If you are a Christian, the reality is you are called to counsel other Christians. Yes, that’s right, “counsel”. No, you don’t have to have “Dr.” in front of your name or know anything about psychology in order to do this… you just need the Holy Spirit and God’s Word. Paul, in his letter to the Romans, writes, “I myself am satisfied about you, my brothers, that you yourselves are full of goodness, filled with all knowledge and able to instruct one another” (15:14). He didn’t write this verse to some elite group of super Christians who had received special, personal revelations from God and graduated from Paul’s honors program. This letter was written to the entire church in Rome, so he is telling all of the Christians in that church that are able to give each other godly instruction for godly living… whether or not they had an office at the church. So, this principle applies to every believer.
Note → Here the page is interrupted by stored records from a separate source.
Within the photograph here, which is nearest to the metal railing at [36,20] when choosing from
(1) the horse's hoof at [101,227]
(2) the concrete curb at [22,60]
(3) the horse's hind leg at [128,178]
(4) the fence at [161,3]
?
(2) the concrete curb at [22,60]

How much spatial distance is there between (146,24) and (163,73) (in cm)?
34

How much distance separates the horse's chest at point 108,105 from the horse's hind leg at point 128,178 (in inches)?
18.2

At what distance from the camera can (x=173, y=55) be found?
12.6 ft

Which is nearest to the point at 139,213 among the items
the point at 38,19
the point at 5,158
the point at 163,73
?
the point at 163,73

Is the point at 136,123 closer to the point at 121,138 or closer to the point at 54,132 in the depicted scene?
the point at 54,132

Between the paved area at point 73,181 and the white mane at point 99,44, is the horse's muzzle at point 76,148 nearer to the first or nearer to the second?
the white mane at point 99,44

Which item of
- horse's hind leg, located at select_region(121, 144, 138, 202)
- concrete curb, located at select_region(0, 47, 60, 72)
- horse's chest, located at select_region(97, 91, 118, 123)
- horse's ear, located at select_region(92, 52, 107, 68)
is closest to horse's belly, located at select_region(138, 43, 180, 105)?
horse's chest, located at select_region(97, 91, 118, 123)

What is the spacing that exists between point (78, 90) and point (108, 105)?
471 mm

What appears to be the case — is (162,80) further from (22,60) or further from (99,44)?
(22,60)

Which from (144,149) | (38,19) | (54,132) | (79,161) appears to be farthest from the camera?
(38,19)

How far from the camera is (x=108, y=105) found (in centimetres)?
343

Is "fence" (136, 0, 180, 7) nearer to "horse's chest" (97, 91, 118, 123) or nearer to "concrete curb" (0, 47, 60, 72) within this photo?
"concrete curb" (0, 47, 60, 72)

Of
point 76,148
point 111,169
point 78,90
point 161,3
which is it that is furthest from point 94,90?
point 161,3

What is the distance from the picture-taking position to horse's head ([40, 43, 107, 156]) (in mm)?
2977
Don’t get lost in the semantics, the word “counsel” sounds so clinical and professional when it really is just another word for “discipleship”. Jesus commanded all believers, “make disciples of all nations… teaching them to observe all that I have commanded you” (Matthew 28:20). That last part of the Great Commission encompasses all of the Christian life. We are to be helping each other obey all that Jesus commanded and Jesus gave commandments that focus on every aspect of our lives – our hearts (desires, will, emotions), our heads (knowledge, thoughts), our actions (outward obedience), and our relationships (both with believers and unbelievers). You may be thinking, however, “Yeah, but I know some Christians who have some pretty jacked up problems, don’t they need professional help?” To that I say, what problem do they have that do not fall into the realm of discipleship? Yes, there are biological problems that we don’t have any control over that may require medication, but even those are in a Christian’s life for his/her good so that they will become more like Christ as they trust him with those problems and respond in obedience (Romans 8:28-29). Paul tells us in 2 Timothy 3:17 that Scripture is given so that Christians may be “equipped for every good work”. Does every mean every, or not? The Bible is sufficient to give us everything we need to live a life that is pleasing to the Lord. If you have the Spirit and the Word of God, then you can give help to your brothers and sisters in Christ, even if their problems are deeper than you are comfortable with.
Yes, there will be occasions when you will need to point a person to someone who knows the Word better than you, but we shouldn’t be so quick to go there. We can often give up our responsibility to disciple other Christians too easily. Even if you aren’t sure what to say to a brother or sister who needs help, why not take it as an opportunity to do some study and find out what the Bible says on the issue, so you’re better equipped to render spiritual aid. The perspective and practice of the body of Christ counseling the body of Christ is something we only stand to benefit from as the church seeks to build itself up in love (Ephesians 4:16). While it may be a bit more intense, counseling is essentially discipleship, and that’s something every Christian can and should be practicing.